[Lesetext]
◇ ◇ ◇

# Hilfslinien in ander PSD Datei kopieren



## xthetronx (3. Mai 2002)

Hallo zusammen

Ich habe mir ein kleines Problem eingefangen. 
Ich habe in einer PSD Datei Hilfslinien eingerichtet. Die möchte ich jetzt gerne in einer anderen PSD Datei auch haben.
Gibt es da eine Möglichkeit dies vielleicht zu kopieren? 

Vielen Dank im voraus

Gruss

Torsten


----------



## energy² (4. Mai 2002)

*jo vielleicht so*

wie wäre es wenn du einfach dein neues bild in das alte psd bild kopierst ?

beide bilder öffnen und nebeneinander anordnen...
die ebene einfach in das alte bild ziehen und dann sind deine hilfslienien auf dem neuen bild.... 

ist warscheinlich nicht wirklich hilfreich aber mehr weiss ich net dazu viel glück


----------



## Maniacy (4. Mai 2002)

ööhm...
lies einfach die Pixel am Lineal (einblenden: Strg+R) ab und übertrage die Hilfslinien mit Ansicht/Neue Hilfslinie
Also mit Ebenen rüberziehn, ziehst du nur die Ebenen und nicht die Hilfslinien mit, weil die Hilfslinien nicht Ebenenspezifisch sind, sondern als lose Linien über der Ansicht deines Bildes liegen.

Andere Möglichkeit:
Du drückst den unten hervorgehobenen Knopf. Dann hast du ne zweie PS Datei die genauso ist wie deine alte. Da musst du nur noch die Ebenen entfernen, und hast dann nur deine Hilfslinien. Dann kannst du in diesem alten/neuen Bild die Linien weiterbenutzen. 

MfG
Maniacy


----------



## xthetronx (4. Mai 2002)

*Danke erstmal an euch beide*

Ich werde dann wohl von den Linien ablesen müssen. Die Idee hatte ich wohl auch schon, ist ja naheliegend, aber ich dachte Photoshop hätte auch die Möglichkeit Hilfslinien zu übertragen, oder dass ich zumindest mit z.B. Doppelklick ein Menü öffnen kann, wo ich dann die Hilfslinien per Eingabe positionieren kann. Das habe ich aber bisher nicht gefunden und wenn ich es richtig verstanden habe, scheint es das auch nicht zu geben.
Das wäre etwas was meiner Meinung nach, eigentlich zu den Standarteinrichtungen gehören sollte.

Schönes Wochenende noch

Gruss

Torsten


----------



## Maniacy (5. Mai 2002)

Freund, lieber Freund.
Du erst lesen und tun was ich geschrieben habe!
Ansicht/Neue Hilfslinie
Dann Du nix mehr Problem haben!

MfG
Maniacy


----------



## xthetronx (5. Mai 2002)

*Es gibt da so ein Sprichwort...*

Wer lesen UND es dann noch umsetzen kann, ist klar im Vorteil.
Da bin ich tatsächlich zu schnell drübergeflogen. 

Danke nochmal für die Belehrung oder sollte ich Beleerung schreiben? 

Schönes Wochenende noch Maniacy

Gruss

Torsten


----------

◇ ◇ ◇

[Aufgeführte Zeilen]
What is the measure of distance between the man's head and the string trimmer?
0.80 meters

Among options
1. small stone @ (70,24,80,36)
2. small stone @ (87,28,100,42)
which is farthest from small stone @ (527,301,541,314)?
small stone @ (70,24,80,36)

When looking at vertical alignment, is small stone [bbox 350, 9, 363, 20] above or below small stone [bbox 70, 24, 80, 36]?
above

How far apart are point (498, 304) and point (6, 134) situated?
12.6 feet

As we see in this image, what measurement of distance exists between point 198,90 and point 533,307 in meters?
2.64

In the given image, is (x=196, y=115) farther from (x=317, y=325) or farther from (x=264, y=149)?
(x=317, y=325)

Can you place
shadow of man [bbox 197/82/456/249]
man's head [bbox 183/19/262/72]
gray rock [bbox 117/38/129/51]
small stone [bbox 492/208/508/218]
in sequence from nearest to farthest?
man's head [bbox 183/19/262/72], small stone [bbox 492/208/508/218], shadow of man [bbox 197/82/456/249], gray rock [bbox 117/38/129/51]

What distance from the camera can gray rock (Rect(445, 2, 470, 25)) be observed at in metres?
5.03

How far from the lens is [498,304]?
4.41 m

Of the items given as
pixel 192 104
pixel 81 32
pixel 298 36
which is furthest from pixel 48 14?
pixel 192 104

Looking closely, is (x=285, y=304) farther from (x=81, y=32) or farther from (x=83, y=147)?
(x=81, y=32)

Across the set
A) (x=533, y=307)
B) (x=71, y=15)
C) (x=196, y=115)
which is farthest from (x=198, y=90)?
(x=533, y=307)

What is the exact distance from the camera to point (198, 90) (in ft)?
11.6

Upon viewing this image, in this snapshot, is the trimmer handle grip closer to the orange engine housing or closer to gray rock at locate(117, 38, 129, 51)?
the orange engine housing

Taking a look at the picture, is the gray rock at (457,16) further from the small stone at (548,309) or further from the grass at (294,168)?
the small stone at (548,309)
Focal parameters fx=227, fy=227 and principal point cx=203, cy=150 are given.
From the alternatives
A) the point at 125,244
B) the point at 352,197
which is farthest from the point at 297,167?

◇ ◇ ◇

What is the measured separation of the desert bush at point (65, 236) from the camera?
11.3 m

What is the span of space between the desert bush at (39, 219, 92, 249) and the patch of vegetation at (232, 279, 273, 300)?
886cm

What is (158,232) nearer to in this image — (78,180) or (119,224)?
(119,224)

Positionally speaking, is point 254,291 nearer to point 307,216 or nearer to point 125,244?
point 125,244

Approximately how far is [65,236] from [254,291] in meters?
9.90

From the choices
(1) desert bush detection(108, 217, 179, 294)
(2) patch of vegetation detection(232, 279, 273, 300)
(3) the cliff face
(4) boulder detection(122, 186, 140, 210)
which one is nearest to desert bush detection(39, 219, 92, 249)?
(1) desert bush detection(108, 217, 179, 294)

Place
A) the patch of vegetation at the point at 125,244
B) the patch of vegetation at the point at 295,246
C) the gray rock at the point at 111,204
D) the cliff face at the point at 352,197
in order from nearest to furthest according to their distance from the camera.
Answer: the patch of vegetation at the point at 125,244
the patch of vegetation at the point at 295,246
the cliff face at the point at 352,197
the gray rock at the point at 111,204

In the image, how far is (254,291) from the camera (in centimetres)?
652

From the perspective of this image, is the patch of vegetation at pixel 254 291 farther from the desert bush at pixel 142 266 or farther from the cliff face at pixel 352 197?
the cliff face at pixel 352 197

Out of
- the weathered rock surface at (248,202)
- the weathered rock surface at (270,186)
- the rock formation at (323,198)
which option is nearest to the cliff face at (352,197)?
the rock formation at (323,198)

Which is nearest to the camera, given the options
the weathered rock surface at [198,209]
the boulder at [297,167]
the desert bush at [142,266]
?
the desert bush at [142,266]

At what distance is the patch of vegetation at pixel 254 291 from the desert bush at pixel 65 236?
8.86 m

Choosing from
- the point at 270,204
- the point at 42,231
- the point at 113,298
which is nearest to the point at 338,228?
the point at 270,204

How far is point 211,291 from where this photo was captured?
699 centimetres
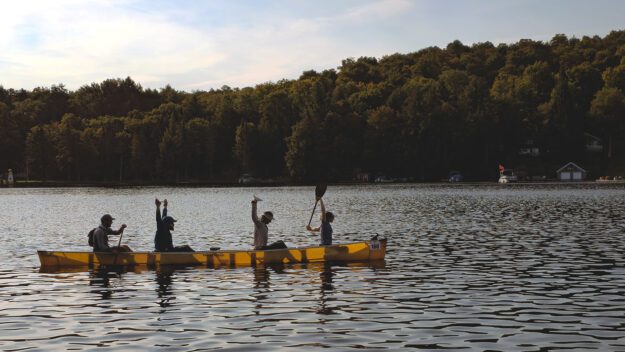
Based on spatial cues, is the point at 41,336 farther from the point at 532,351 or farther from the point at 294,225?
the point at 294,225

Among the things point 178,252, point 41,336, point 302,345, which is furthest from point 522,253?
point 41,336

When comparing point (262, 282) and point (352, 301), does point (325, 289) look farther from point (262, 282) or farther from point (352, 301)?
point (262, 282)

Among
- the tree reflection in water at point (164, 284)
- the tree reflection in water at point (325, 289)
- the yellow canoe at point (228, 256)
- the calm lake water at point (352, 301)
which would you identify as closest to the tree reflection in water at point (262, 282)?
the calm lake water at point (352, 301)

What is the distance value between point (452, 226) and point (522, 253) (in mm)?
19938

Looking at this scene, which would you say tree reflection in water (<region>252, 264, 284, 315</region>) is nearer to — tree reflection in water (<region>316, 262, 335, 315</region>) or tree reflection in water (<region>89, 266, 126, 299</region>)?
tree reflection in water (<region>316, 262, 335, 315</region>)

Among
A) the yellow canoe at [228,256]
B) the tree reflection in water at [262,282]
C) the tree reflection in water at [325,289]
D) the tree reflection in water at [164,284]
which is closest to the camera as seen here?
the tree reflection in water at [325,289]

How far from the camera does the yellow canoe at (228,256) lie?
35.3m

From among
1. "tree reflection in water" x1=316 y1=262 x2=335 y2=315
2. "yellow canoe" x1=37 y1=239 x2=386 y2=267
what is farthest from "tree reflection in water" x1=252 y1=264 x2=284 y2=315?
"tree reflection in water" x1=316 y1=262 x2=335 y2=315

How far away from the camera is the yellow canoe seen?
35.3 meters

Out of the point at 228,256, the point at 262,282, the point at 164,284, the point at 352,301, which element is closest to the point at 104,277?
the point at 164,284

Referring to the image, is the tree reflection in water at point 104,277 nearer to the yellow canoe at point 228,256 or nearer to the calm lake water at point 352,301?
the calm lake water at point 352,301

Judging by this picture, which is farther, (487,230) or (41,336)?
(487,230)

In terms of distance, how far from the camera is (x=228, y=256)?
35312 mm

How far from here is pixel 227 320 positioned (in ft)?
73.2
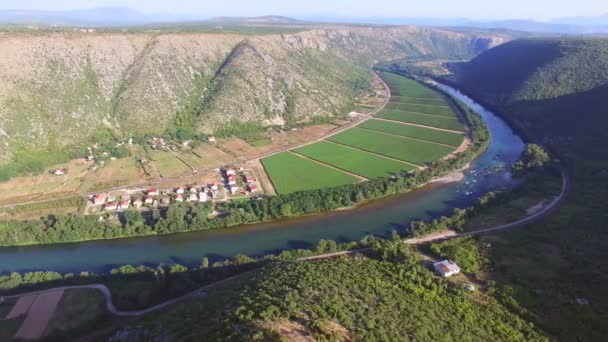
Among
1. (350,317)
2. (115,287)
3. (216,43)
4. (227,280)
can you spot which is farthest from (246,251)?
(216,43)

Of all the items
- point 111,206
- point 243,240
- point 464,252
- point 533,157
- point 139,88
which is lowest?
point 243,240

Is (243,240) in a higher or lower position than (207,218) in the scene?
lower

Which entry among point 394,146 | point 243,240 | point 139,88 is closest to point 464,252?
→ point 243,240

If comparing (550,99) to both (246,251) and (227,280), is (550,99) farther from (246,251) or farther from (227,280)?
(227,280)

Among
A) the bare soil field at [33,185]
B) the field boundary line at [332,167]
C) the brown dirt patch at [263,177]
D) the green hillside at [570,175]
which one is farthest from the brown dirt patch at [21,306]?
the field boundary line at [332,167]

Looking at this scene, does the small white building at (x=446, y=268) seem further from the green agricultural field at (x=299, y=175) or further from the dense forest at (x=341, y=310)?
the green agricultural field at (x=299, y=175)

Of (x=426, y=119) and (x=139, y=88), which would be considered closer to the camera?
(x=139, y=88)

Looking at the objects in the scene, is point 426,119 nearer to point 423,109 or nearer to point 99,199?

◇ ◇ ◇

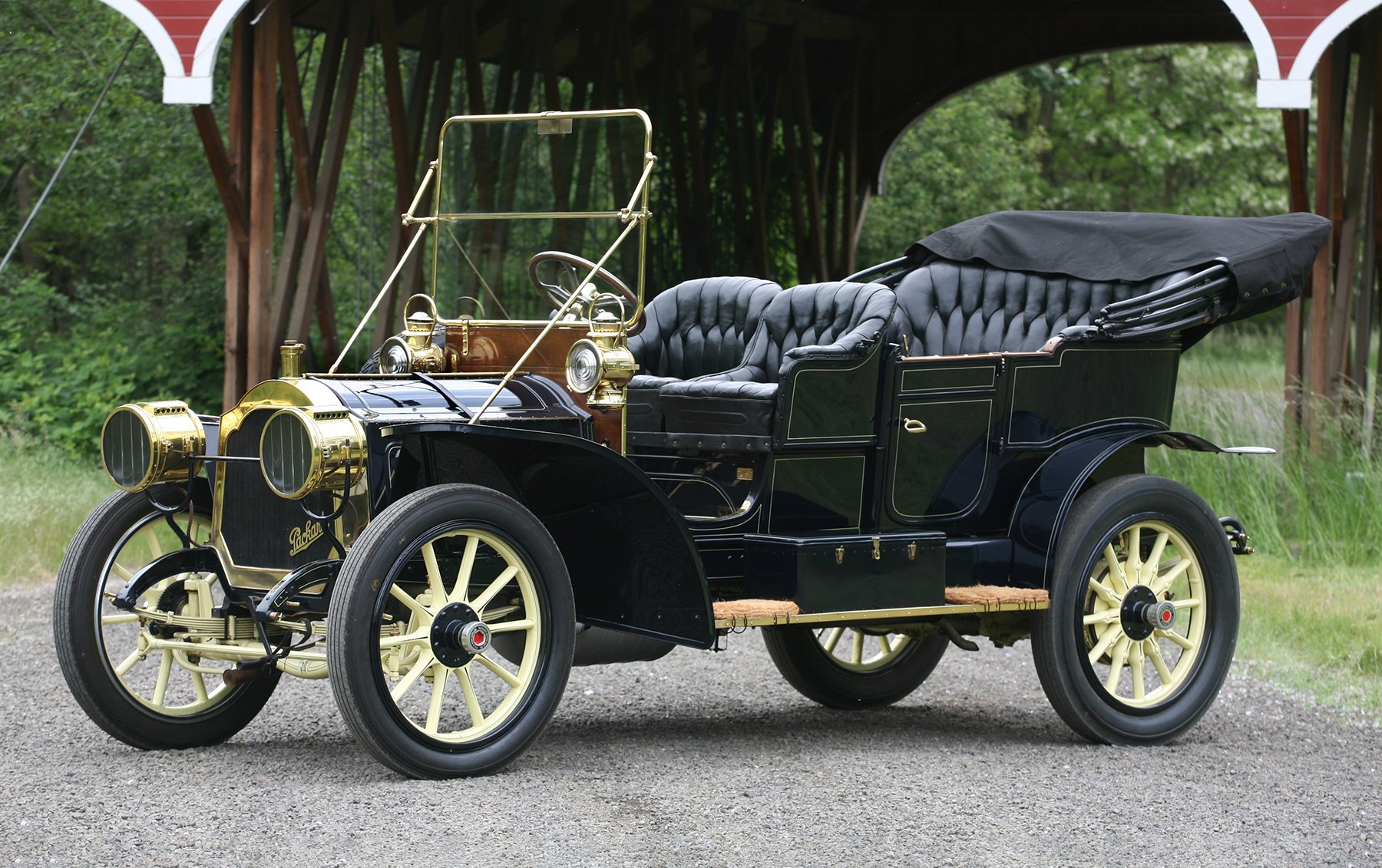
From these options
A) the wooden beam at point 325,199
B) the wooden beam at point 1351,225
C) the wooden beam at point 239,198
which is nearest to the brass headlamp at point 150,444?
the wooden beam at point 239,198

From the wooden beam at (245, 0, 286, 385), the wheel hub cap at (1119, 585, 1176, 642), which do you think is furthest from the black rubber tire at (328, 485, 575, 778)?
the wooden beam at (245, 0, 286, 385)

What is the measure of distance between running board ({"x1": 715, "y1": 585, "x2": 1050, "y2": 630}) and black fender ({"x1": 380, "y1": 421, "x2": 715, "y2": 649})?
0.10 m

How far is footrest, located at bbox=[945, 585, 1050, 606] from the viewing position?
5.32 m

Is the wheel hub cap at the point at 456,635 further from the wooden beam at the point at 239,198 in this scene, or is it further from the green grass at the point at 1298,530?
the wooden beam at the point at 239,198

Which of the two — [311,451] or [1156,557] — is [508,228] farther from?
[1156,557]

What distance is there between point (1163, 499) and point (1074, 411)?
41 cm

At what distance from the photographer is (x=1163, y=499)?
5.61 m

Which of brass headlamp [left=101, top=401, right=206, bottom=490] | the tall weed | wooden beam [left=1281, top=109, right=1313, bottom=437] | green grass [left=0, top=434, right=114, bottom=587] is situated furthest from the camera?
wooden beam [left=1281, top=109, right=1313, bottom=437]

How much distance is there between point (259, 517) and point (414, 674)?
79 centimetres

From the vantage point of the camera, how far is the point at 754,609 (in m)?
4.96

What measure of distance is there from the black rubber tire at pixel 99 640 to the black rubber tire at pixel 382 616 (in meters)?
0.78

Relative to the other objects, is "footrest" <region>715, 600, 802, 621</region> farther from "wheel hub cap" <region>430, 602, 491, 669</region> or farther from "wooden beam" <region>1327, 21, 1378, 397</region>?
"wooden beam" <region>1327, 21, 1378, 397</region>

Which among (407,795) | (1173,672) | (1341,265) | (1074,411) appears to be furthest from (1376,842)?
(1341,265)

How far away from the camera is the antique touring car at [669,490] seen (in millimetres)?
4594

◇ ◇ ◇

[Deine Aufgabe]
Zitiere aus dem Forenthread zum Kopieren von Hilfslinien den Abschnitt, der bei „# Hilfslinien in“ beginnt und bei „vielleicht zu kopieren?“ endet.

[Ausgabe]
# Hilfslinien in ander PSD Datei kopieren



## xthetronx (3. Mai 2002)

Hallo zusammen

Ich habe mir ein kleines Problem eingefangen. 
Ich habe in einer PSD Datei Hilfslinien eingerichtet. Die möchte ich jetzt gerne in einer anderen PSD Datei auch haben.
Gibt es da eine Möglichkeit dies vielleicht zu kopieren?